Painting by Joseph-Marie Vien

Two Women Bathing is an oil painting by French artist Joseph-Marie Vien, from c. 1763. A copy of it is held in the Musée de Cahors Henri-Martin, in Cahors. The original was commissioned by Louis Philippe I, Duke of Orléans and first exhibited at the Salon of 1763. Several versions are mentioned in various collections and institutions.

==Description and analysis==
The painting, in the neoclassical style, depicts two nude women either entering or exiting a bath. The architecture of the setting is inspired by antiquity. A soft light illuminates primarily the main subject, a woman leaning against the balustrade, half-naked and partially covered by a white drape. Another woman, also present in the scene, presumably her servant, is also depicted half-naked and draped in red, kneeling at her mistress feet and holding her foot. The scene also includes a blue bottle and a blue sheet, adding another touch of color to the overall composition.
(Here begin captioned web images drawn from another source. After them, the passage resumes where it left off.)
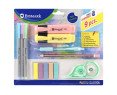 PACK ESCOLAR 9PCS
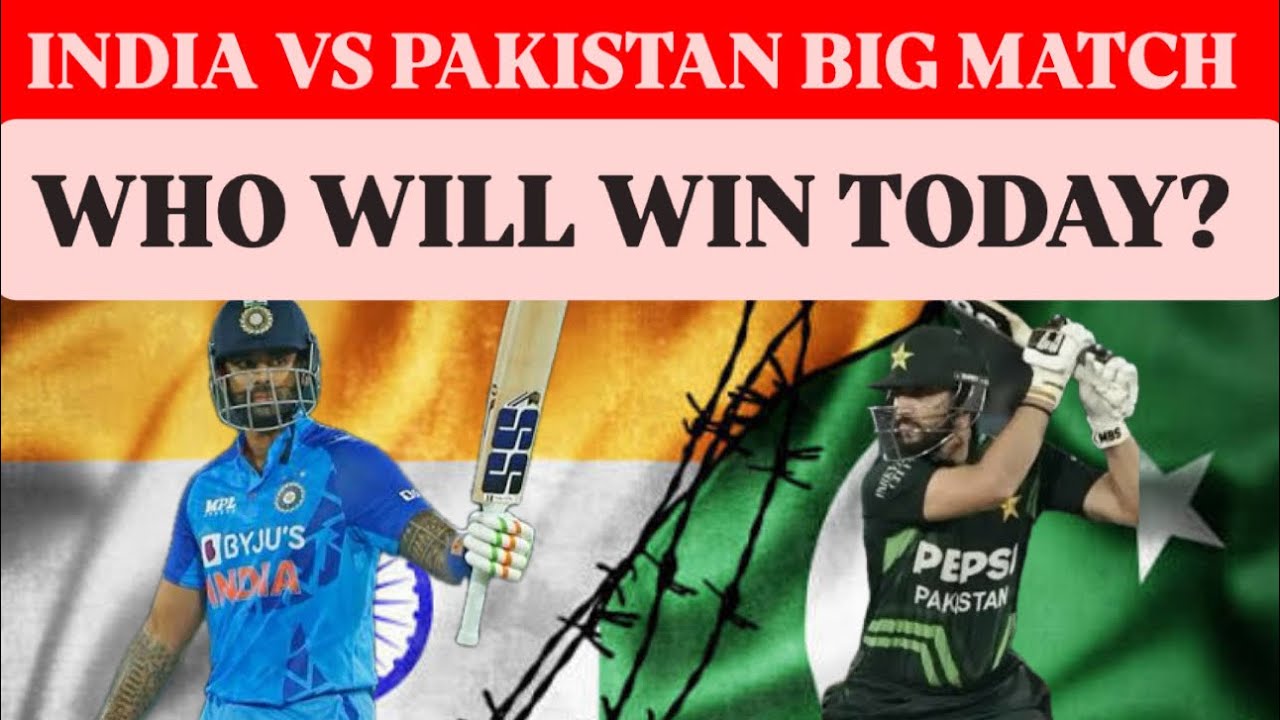 A Thrilling Showdown | Pakistan's Aggressive Batting against India |🔴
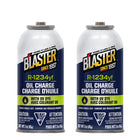 Blaster R-1234yf Oil Charge 3 oz - 2 Pack-Oil helps lubricate the compressor, extending life of AC system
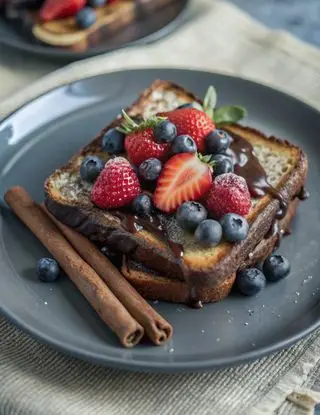 Ricetta French toast con cioccolato di giulia_patrono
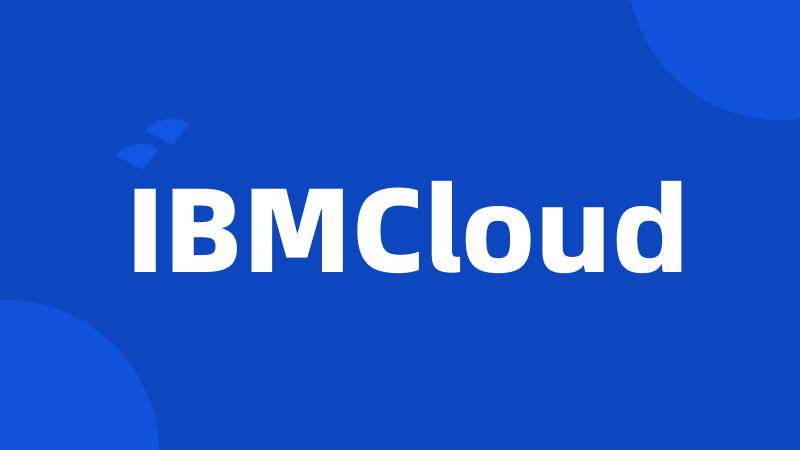 IBMCloud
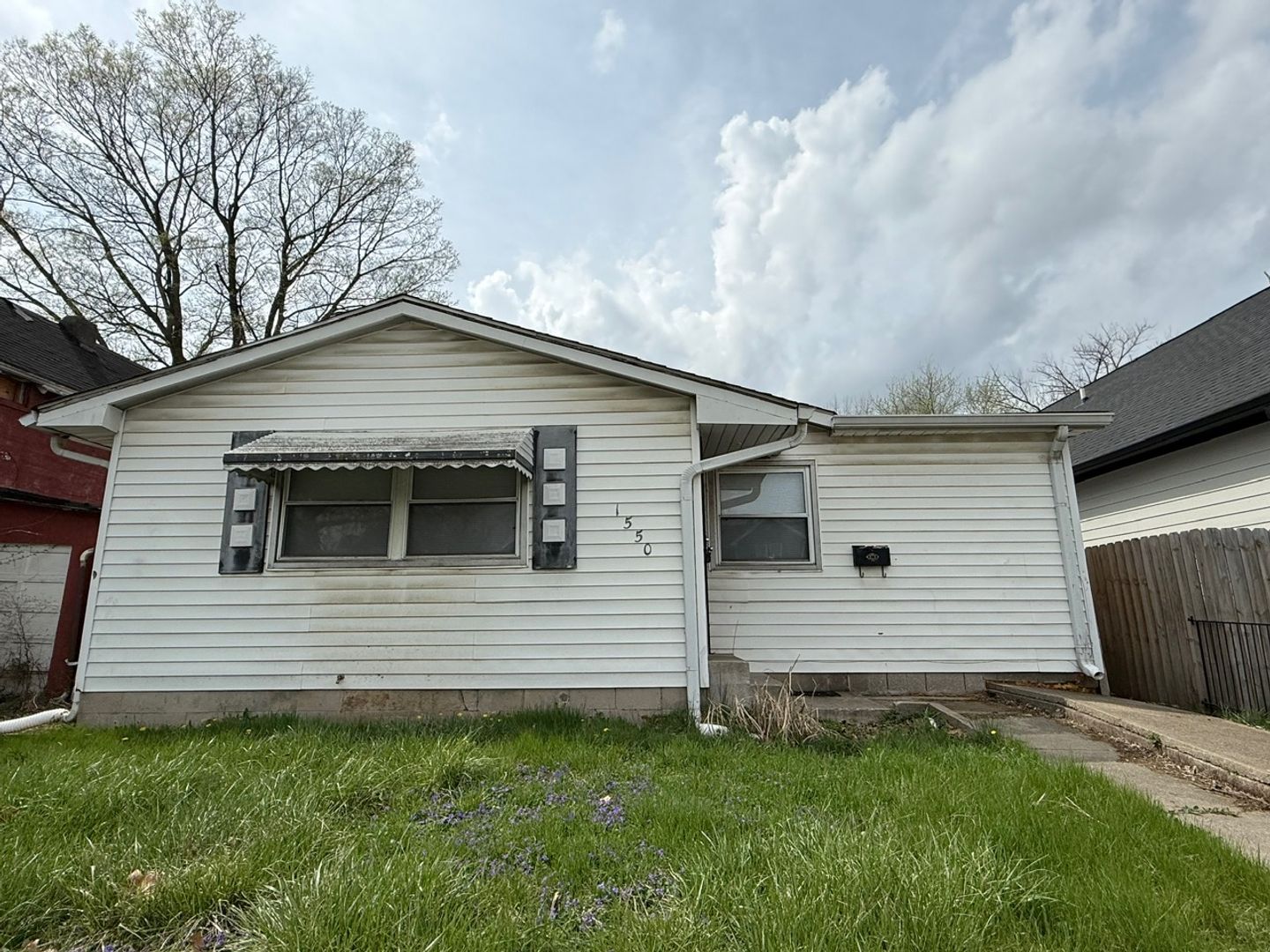 Indianapolis House: 1550 N Rural Street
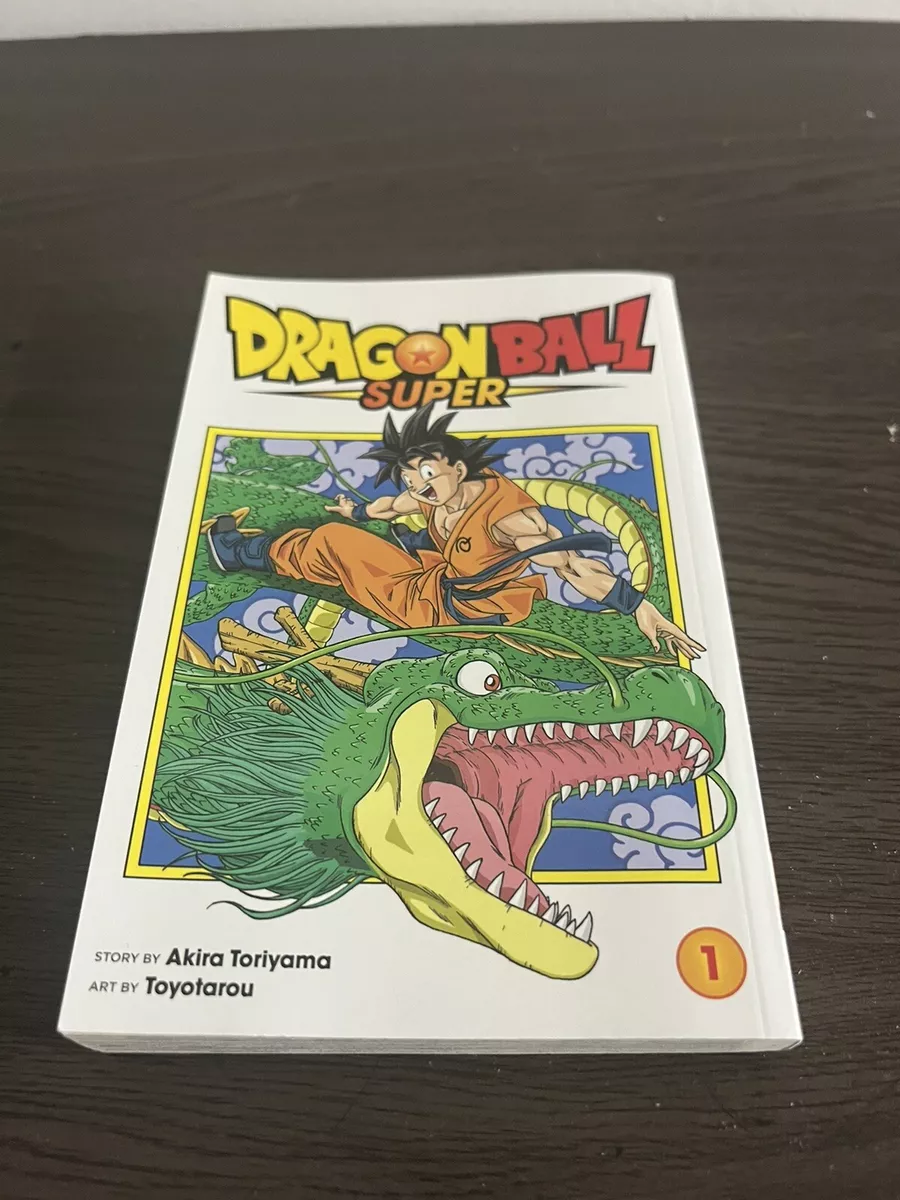 Dragon Ball Super - Akira Toriyama / Toyotarou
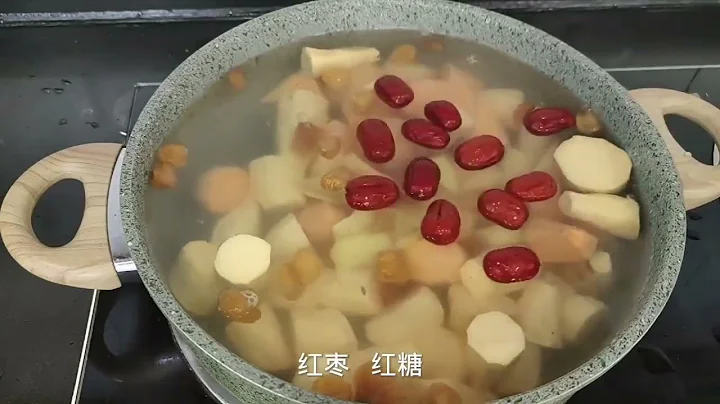 廣式香薯糖水做法，暖胃補血又驅寒，甜而不膩￼，養顏好食！ - 天天要聞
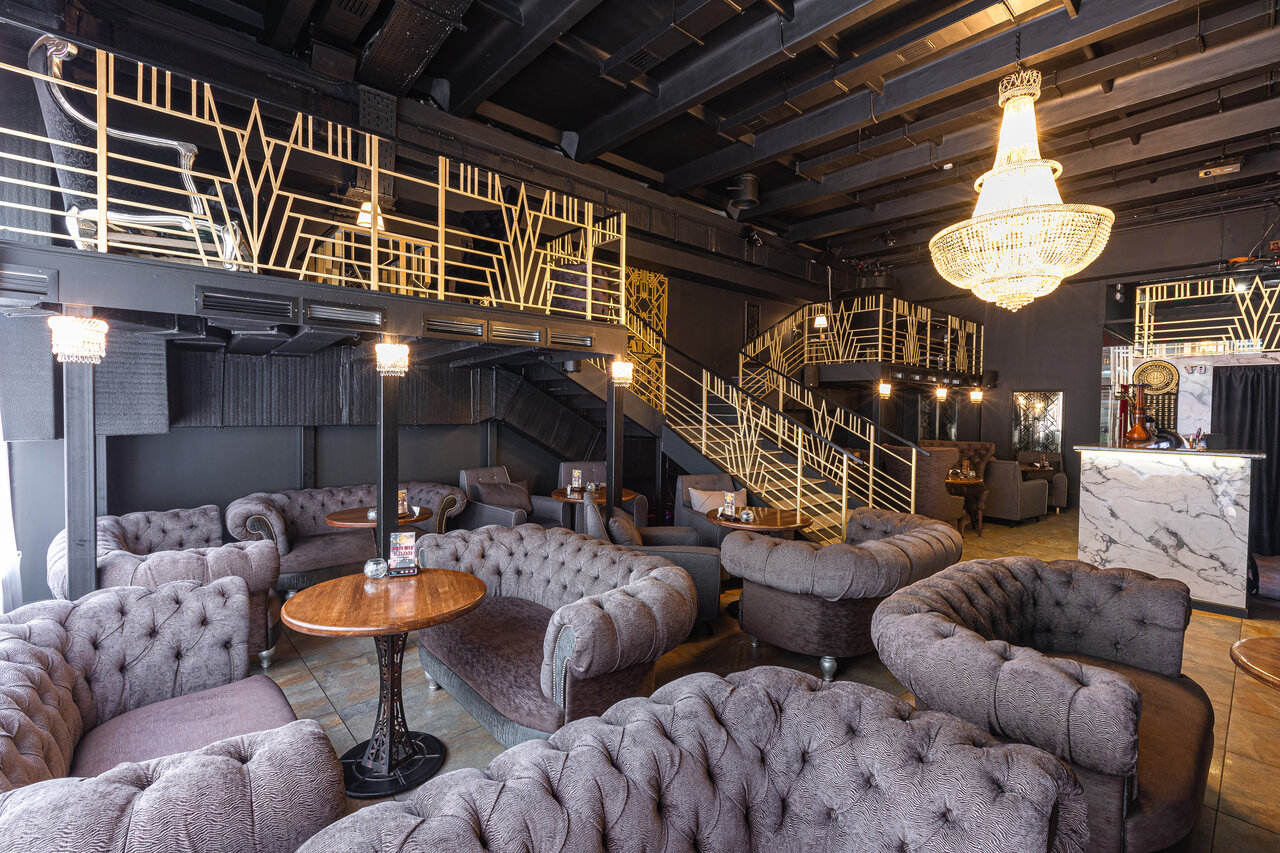 Зал — Gatsby lounge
The composition is rectilinear and rigorous, with understated curves. The fluted columns and the metal vase in the background balance the curves of the balustrade, the basin, and the young woman's swaying hips. According to the work's former title, Callisto, Nymph of Diana, Emerging from the Bath, Accompanied by Her Attendant, it can be seen as an illustration of the mythological story of Callisto, who, seduced by Jupiter and pregnant by him, was transformed into a bear by a furious Diana.

==Reception==
The work was well received. Philosopher Denis Diderot wrote about it during its exhibition at the Salon of 1763: "The paintings that Vien exhibited this year are all of the same kind, and since they almost all have the same merit, there is only one praise to be given: the elegance of the forms, the grace, the ingenuity, the innocence, the delicacy, the simplicity, and all this combined with the purity of the drawing, the beautiful color, the softness and the truth of the flesh."